An identical copy of the data below is needed.

(Data items)
---------------

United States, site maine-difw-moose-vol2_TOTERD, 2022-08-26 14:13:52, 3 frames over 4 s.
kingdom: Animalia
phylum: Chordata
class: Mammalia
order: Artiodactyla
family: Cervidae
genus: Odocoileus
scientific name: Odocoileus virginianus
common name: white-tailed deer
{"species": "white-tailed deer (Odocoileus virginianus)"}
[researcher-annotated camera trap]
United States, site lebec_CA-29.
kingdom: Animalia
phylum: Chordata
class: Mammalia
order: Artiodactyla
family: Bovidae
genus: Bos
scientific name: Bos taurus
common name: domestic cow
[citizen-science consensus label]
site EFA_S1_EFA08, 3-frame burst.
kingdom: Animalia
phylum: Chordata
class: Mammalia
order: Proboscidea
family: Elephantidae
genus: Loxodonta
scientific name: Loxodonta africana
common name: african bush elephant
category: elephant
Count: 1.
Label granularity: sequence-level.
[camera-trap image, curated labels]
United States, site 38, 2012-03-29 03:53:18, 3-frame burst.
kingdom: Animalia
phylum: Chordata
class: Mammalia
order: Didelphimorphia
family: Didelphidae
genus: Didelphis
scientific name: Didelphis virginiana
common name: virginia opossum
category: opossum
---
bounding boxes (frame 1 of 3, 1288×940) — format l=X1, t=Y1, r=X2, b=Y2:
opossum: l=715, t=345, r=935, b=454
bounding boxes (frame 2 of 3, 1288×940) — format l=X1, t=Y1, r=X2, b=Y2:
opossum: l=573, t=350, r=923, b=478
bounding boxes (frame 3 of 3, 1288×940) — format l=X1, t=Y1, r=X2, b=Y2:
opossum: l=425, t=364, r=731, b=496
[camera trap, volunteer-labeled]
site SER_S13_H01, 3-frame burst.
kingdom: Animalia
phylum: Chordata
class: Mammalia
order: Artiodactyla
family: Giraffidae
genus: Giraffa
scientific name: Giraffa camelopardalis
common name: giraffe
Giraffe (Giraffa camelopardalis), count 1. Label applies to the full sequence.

---------------

→ REPLY TO THE TASK
United States, site maine-difw-moose-vol2_TOTERD, 2022-08-26 14:13:52, 3 frames over 4 s.
kingdom: Animalia
phylum: Chordata
class: Mammalia
order: Artiodactyla
family: Cervidae
genus: Odocoileus
scientific name: Odocoileus virginianus
common name: white-tailed deer
{"species": "white-tailed deer (Odocoileus virginianus)"}
[researcher-annotated camera trap]
United States, site lebec_CA-29.
kingdom: Animalia
phylum: Chordata
class: Mammalia
order: Artiodactyla
family: Bovidae
genus: Bos
scientific name: Bos taurus
common name: domestic cow
[citizen-science consensus label]
site EFA_S1_EFA08, 3-frame burst.
kingdom: Animalia
phylum: Chordata
class: Mammalia
order: Proboscidea
family: Elephantidae
genus: Loxodonta
scientific name: Loxodonta africana
common name: african bush elephant
category: elephant
Count: 1.
Label granularity: sequence-level.
[camera-trap image, curated labels]
United States, site 38, 2012-03-29 03:53:18, 3-frame burst.
kingdom: Animalia
phylum: Chordata
class: Mammalia
order: Didelphimorphia
family: Didelphidae
genus: Didelphis
scientific name: Didelphis virginiana
common name: virginia opossum
category: opossum
---
bounding boxes (frame 1 of 3, 1288×940) — format l=X1, t=Y1, r=X2, b=Y2:
opossum: l=715, t=345, r=935, b=454
bounding boxes (frame 2 of 3, 1288×940) — format l=X1, t=Y1, r=X2, b=Y2:
opossum: l=573, t=350, r=923, b=478
bounding boxes (frame 3 of 3, 1288×940) — format l=X1, t=Y1, r=X2, b=Y2:
opossum: l=425, t=364, r=731, b=496
[camera trap, volunteer-labeled]
site SER_S13_H01, 3-frame burst.
kingdom: Animalia
phylum: Chordata
class: Mammalia
order: Artiodactyla
family: Giraffidae
genus: Giraffa
scientific name: Giraffa camelopardalis
common name: giraffe
Giraffe (Giraffa camelopardalis), count 1. Label applies to the full sequence.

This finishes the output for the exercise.